L'interview, coûte que coûte ! Les télévisions ont beau tronquer leurs déclarations pour n'en retenir que quelques bribes parfois incohérentes, les speakerines ont beau les embarrasser avec des questions trop subtiles ou trop maladroites, le sujet de l'interview a beau dépasser leurs compétences, ces mordus de l'entretien télévisé n'en ont cure. L'important est d'apparaître sur les écrans et de préférence le plus de fois possible pour promouvoir son image, ses points de vue, une de ses œuvres qui n'a pas trouvé d'acquéreur. Ainsi font par exemple certains chanteurs, juste avant de sortir un nouvel album ou à la veille d'un gala dont ils sont les vedettes. Ils entament à cette occasion une chasse obstinée aux entretiens télévisés et courent après tous les animateurs et animatrices des émissions de variétés à grande audience. Quelquefois, cela leur vaut bien des servilités et peut-être aussi des sacrifices plus substantiels. Qu'à cela ne tienne ! La télévision les aidera à les faire fructifier et à les compenser autrement.

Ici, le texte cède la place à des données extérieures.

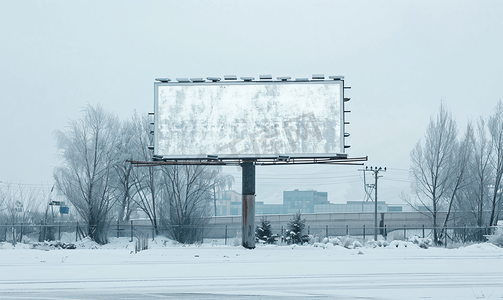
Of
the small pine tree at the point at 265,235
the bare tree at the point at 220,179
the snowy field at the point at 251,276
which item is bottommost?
the small pine tree at the point at 265,235

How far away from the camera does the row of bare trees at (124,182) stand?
3819cm

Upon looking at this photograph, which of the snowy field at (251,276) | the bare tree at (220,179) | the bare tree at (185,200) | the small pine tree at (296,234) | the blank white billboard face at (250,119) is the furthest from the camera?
the bare tree at (220,179)

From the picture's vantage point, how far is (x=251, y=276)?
531 inches

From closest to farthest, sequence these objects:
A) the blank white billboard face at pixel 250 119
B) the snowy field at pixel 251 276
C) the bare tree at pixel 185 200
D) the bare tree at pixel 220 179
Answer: the snowy field at pixel 251 276 < the blank white billboard face at pixel 250 119 < the bare tree at pixel 185 200 < the bare tree at pixel 220 179

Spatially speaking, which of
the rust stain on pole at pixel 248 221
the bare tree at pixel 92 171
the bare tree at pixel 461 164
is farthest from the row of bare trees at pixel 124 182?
the bare tree at pixel 461 164

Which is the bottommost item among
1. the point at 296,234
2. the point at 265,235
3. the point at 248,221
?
the point at 265,235

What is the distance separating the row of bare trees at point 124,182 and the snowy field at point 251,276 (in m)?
17.3

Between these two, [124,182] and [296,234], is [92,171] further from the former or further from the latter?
[296,234]

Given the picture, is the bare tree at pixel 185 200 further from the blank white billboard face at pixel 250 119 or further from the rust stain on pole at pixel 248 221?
the blank white billboard face at pixel 250 119

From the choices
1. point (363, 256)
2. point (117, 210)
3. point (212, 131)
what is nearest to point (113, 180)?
point (117, 210)

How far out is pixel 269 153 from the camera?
2472 cm

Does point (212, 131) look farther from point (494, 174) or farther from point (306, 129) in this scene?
point (494, 174)

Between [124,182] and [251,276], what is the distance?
32.5 meters

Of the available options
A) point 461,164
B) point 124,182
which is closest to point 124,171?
point 124,182
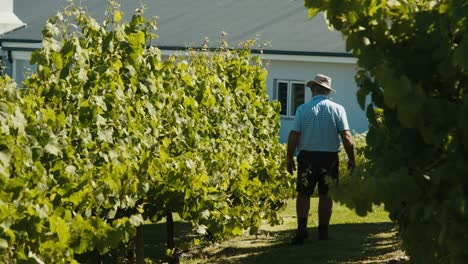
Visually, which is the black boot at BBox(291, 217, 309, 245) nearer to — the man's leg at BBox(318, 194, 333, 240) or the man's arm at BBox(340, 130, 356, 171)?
the man's leg at BBox(318, 194, 333, 240)

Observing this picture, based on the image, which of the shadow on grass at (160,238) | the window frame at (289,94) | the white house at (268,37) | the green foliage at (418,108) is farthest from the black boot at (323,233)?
the window frame at (289,94)

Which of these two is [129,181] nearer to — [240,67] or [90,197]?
[90,197]

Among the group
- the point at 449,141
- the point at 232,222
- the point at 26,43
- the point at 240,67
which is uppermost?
the point at 26,43

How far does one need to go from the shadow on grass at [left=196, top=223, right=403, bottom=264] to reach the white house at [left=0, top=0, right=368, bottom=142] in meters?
9.22

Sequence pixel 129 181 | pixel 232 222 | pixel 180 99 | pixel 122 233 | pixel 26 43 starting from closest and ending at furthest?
pixel 122 233 < pixel 129 181 < pixel 180 99 < pixel 232 222 < pixel 26 43

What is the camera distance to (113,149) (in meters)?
7.12

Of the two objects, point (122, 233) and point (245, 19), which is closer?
point (122, 233)

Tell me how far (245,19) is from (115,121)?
19.0 meters

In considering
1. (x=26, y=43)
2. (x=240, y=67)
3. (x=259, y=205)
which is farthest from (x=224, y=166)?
(x=26, y=43)

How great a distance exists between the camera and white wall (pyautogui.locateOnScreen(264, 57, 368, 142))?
72.6 ft

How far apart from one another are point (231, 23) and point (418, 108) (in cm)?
2276

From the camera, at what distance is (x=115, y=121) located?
7.48 meters

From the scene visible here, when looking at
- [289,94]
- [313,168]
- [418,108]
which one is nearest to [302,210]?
[313,168]

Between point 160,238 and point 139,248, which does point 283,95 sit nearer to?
point 160,238
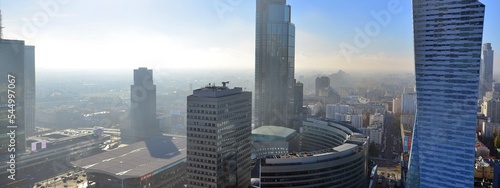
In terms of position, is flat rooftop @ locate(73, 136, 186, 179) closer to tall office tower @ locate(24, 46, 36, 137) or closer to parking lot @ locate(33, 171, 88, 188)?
parking lot @ locate(33, 171, 88, 188)

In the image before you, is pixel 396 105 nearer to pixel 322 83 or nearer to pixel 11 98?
pixel 322 83

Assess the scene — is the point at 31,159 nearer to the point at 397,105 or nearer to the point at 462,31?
the point at 462,31

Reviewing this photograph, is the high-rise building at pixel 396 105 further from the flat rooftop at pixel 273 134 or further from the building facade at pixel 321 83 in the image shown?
the flat rooftop at pixel 273 134

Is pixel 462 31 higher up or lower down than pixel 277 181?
higher up

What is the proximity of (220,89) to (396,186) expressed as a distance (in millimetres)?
14622

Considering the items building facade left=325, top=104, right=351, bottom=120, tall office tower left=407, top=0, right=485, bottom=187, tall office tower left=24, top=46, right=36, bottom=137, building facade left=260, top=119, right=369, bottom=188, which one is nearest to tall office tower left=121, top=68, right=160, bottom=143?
tall office tower left=24, top=46, right=36, bottom=137

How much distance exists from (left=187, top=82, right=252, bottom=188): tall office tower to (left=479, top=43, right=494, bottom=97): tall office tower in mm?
37241

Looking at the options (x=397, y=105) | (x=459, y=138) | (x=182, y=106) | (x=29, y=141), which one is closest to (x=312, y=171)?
(x=459, y=138)

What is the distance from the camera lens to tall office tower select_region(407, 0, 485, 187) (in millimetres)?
16438

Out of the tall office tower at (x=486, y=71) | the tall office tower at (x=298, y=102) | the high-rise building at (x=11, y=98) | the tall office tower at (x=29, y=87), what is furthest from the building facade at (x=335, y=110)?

Rentabiliser ses déclarations ! Les entretiens journalistiques les intéressent certes beaucoup moins. L'autre jour, une comédienne qui venait de faire une déclaration à la télé voulut bien nous accorder une interview sur le même sujet, mais nous pria à la fin de ne pas mentionner son nom !! Il n'empêche qu'à défaut d'exploiter le petit écran et en attendant de devenir stars dans leurs domaines respectifs, certains chasseurs de gloire se contentent bien d'un article de journal dithyrambique sur leur compte et richement illustré à l'aide de leurs plus belles photos. Ils y parleront de projets qui voient rarement le jour, font de la réclame à des livres illisibles, amplifient le succès d'une tournée, sollicitent le soutien d'une autorité quelconque, flattent tel ou tel bienfaiteur, et toujours cherchent à tirer le meilleur parti de l'entretien qu'ils ont accordé. Aujourd'hui, même le commun des gens tente par tous les moyens de « rentabiliser » les propos qu'il confie à un journaliste. Une fois, une gérante de laverie tint à ce que nous mentionnions le nom et l'emplacement de sa boutique. Les habitants d'une « oukala » nous firent un drôle de chantage : « nous ne ferons pas de déclarations si votre interview ne contribuera pas à améliorer notre condition ». Après nous avoir livré quelques informations qui ne lui coûtaient rien, un employé de banque sollicita notre aide pour trouver du travail à son épouse. C'est que l'interview (télévisée, radiodiffusée ou journalistique) devient une sorte d'investissement indirect qui peut dans certains cas, rapporter gros à celui ou celle qui la donne. Pour le journaliste, elle peut en constituer un, surtout s'il s'agit d'un scoop ou si l'interviewé est une célébrité d'ordinaire inaccessible. Là, l'article vaut mille diplômes dans son CV et peut du coup lui rapporter un surplus de notoriété et pas mal de primes !!